Café Americano: Equal parts espresso and hot water. Similar in consistency to American drip brewed coffee.
Café au Lait: One part coffee, one part steamed milk. May be served with or without milk foam.
Café Breve: A cappuccino made with half and half instead of milk.
Equal parts espresso, steamed half and half, and foam.
Café Latte: One part espresso, two parts steamed milk. May or may not be served with milk foam.
Café Romano: A shot of espresso served with a wedge or twist of lemon.
Cappuccino: Equal parts espresso, steamed milk, and milk foam. This drink contains less milk and is more concentrated than a café latte.

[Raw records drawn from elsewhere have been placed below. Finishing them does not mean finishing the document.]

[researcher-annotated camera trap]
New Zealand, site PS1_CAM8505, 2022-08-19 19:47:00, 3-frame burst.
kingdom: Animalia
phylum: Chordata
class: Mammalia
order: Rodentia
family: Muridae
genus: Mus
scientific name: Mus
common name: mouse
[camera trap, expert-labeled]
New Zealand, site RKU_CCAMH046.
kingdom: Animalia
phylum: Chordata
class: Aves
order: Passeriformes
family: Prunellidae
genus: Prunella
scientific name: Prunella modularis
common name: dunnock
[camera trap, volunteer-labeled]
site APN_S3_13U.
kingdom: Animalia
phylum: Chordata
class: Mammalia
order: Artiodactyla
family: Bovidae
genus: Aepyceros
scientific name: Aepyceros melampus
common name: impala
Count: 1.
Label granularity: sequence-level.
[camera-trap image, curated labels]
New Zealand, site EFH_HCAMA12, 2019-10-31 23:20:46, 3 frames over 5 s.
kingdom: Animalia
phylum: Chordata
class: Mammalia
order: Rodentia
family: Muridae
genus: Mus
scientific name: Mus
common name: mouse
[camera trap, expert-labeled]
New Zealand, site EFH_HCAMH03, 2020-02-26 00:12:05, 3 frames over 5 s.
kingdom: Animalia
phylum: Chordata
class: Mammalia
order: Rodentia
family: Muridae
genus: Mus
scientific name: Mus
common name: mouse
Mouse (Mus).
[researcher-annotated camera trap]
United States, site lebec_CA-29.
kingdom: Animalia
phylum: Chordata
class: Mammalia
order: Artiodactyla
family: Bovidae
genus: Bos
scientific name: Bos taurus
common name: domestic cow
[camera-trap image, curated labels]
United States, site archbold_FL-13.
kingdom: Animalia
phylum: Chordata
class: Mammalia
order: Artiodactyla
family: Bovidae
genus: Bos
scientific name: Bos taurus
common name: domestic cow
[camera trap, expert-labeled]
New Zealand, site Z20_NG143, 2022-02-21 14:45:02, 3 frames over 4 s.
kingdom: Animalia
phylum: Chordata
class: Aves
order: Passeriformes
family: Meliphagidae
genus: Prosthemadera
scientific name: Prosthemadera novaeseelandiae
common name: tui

Crema: The thick, creamy, caramel colored foam that forms on top of a shot of espresso as it is brewed. Crema dissipates as a shot of espresso sits. Absence of crema on a shot indicates either a poorly made shot or a lack of freshness, both of which will negatively impact the flavor.
Double: Two shots of espresso or a drink made with two shots of espresso.
Espresso: A very strong, concentrated coffee made with a dark roasted bean that has been brewed using pressurized steam.
One regular shot of espresso is roughly one ounce.
Espresso Con Panna: A shot of espresso topped with whipped cream.
Foam/Froth: The foam created when milk or cream is steamed. Good foam is thick, small celled (very small bubbles) and should not dissipate easily.
Long (lungo) Shot: A shot of espresso allowed to brew longer and with more water.
A long shot is usually between 2-3 ounces in volume. During the longer extraction, more flavor compounds are extracted from the grounds giving it a slightly different flavor from a regular shot.
Macchiato: A shot of espresso with a dollop of milk foam. Macchiato means “mark” as in the espresso is marked with a dab of milk foam.
Short (ristretto) Shot: A shot of espresso allowed to brew for a shorter amount of time, yielding about 3/4 ounce of liquid. The shorter brew time restricts the compounds that are extracted from the grounds giving it a slightly different flavor from a regular shot.
Single: One shot of espresso or a drink made with one shot of espresso.
Straight: A shot of espresso served without anything added.